Beberapa hari setelah kejadian itu, Ardi mulai mengalami gangguan aneh. Ia sering terbangun tengah malam dengan keringat dingin, mendengar bisikan-bisikan yang tak jelas sumbernya. Setiap kali ia menutup mata, sosok putih itu muncul dalam mimpi buruknya.
"Pak Raji, saya merasa ada sesuatu yang mengikuti saya," ujar Ardi dengan wajah lesu.
Pak Raji menghela napas panjang. "Kamu sudah melanggar larangan, sekarang harus ada ritual pembersihan."
Warga desa berkumpul di rumah Pak Raji untuk melakukan ritual. Kemenyan dibakar, doa-doa dibacakan, dan sesajen diletakkan di perempatan jalan.
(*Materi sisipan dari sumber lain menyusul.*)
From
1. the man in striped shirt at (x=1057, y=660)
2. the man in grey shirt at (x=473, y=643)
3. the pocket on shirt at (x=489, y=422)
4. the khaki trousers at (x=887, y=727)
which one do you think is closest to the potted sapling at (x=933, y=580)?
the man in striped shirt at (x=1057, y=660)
Selama prosesi berlangsung, Ardi merasa tubuhnya semakin berat, seolah ada yang mencengkeramnya.
Tiba-tiba, angin berhembus kencang, api lilin berkedip-kedip. Salah satu warga, Mak Ijah, tiba-tiba menjerit. "Dia belum pergi! Dia masih ada di sini!"
Dalam sekejap, lampu padam. Suasana berubah mencekam. Ardi merasakan sesuatu menekan dadanya, membuatnya sulit bernapas. Pak Raji segera mengambil air yang telah didoakan dan menyiramkan ke tubuh Ardi.
Sebuah jeritan panjang terdengar, diikuti oleh bau anyir yang menyengat. Perlahan, beban di tubuh Ardi menghilang. Lampu kembali menyala, dan suasana menjadi lebih tenang.
"Kamu harus lebih berhati-hati, Ardi. Makhluk itu tertarik padamu, dan hanya dengan terus berdoa serta menjaga sikap, kamu bisa terhindar dari gangguan mereka," kata Pak Raji.
Ardi mengangguk lemah. Sejak saat itu, ia selalu ikut dalam setiap ritual Malam Jumat Kliwon. Ia sadar bahwa ada hal-hal di dunia ini yang tak bisa dijelaskan dengan logika, dan rasa hormat pada kepercayaan leluhur adalah satu-satunya cara untuk tetap aman.
Namun, meski ritual sudah dilakukan, beberapa warga masih merasakan gangguan. Suara tangisan sering terdengar dari arah kebun belakang, dan kadang-kadang sosok putih itu terlihat berdiri di bawah pohon beringin.
"Apakah dia masih belum pergi, Pak Raji?" tanya seorang warga.
Pak Raji menatap kebun dengan tatapan tajam. "Mungkin dia masih mencari seseorang... atau sesuatu yang belum selesai."
Malam Jumat Kliwon berikutnya tiba. Kali ini, Ardi tak berani keluar rumah. Namun, di tengah malam, ia terbangun oleh suara ketukan di jendela. Dengan gemetar, ia mengintip dari balik tirai.
Sosok putih itu berdiri di luar, tersenyum mengerikan.
Ardi menutup matanya rapat-rapat, membaca doa dengan suara gemetar. Ketika ia membuka mata kembali, sosok itu telah menghilang. Namun, di kaca jendelanya, ada bekas telapak tangan yang dingin.
Sejak saat itu, Ardi selalu meninggalkan sesajen setiap Malam Jumat Kliwon, berharap bahwa makhluk itu tidak lagi mencarinya. Namun, ia tahu, suatu saat nanti, teror itu bisa kembali.